Tiberius se sentó en una pequeña habitación tenuemente iluminada.

Ésta estaba limpia, bien iluminada, todo lo que podría haber deseado en la mazmorra que había sido su prisión durante lo que parecía una eternidad, ahora estaba allí.

Ahora llevaba ropa limpia y sencilla —una túnica de suave lana que se sentía como un lujo contra su piel.

Todavía podía sentir la rigidez en sus huesos, pero por primera vez en lo que le parecían años, estaba caliente, alimentado y ya no confinado por las frías paredes de piedra de una celda.

Días después del rescate llegó a saber que lo que le parecieron años, fueron solo dos meses.

Los restos de una comida estaban frente a él en la mesa de madera —carne asada, pan y una copa de vino aguado.
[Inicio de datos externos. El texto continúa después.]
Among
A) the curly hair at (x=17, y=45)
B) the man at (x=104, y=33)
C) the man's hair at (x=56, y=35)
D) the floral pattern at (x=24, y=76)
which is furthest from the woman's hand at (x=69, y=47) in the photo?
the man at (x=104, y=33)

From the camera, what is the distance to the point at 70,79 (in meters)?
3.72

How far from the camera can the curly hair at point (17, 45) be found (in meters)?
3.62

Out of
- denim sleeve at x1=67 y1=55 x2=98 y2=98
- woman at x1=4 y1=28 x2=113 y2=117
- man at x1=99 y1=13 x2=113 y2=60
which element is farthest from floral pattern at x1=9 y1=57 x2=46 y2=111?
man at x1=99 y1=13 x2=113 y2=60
Había comido con voracidad, casi mecánicamente los primeros días, su hambre superando cualquier pensamiento de saborear la comida.

Ahora, con el estómago lleno y las manos ya sin temblar, se sentaba en silencio, mirando las páginas esparcidas por la mesa.
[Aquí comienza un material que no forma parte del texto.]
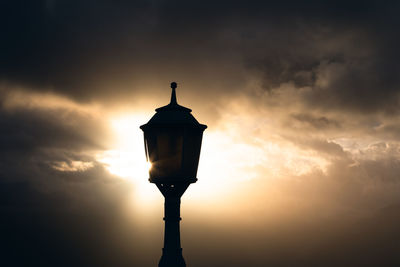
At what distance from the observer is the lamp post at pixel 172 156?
6.90 meters

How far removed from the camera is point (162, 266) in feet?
23.3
Cada una estaba arrugada, llena de solo unos pocos garabatos irregulares —fragmentos de pensamientos, ideas abortadas.

Recordaba cuando su padre aún vivía, podía haber escrito páginas y páginas de poesía simplemente mirando el sol naciente.
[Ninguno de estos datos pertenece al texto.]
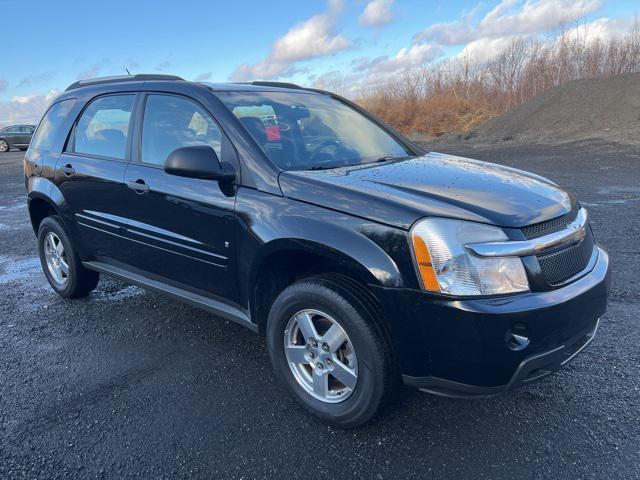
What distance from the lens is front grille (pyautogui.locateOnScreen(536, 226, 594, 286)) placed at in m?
2.40

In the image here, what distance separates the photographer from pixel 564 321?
7.72 feet

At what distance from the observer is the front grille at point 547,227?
243 cm

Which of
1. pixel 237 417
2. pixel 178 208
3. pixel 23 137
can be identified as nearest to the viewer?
pixel 237 417

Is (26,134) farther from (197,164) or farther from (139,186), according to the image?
(197,164)

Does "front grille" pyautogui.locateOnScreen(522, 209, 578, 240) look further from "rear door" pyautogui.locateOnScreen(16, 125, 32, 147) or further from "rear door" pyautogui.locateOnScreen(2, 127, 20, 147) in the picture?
"rear door" pyautogui.locateOnScreen(2, 127, 20, 147)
Recordaba cuando Clara venía a su habitación trayéndole comida, siempre intentaba hacerla sentar y comer con él.

La echaba de menos, no pasó un solo día desde que fue detenido en una celda donde se preguntaba dónde estaba ella.

Se reclinó en su silla, volviéndose para mirar por encima de su hombro hacia el escritorio detrás de él.

La comida había calmado su cuerpo, pero su mente seguía en tumulto.

Miró una vez más las páginas arrugadas, sabiendo que no contenían respuestas.

Eran solo los desvaríos de un hombre que había estado enjaulado demasiado tiempo, tratando desesperadamente de encontrar sentido en la locura.

Tiberius había pasado horas, quizás días, tratando de entender quién lo había rescatado de esa celda inmunda y sofocante.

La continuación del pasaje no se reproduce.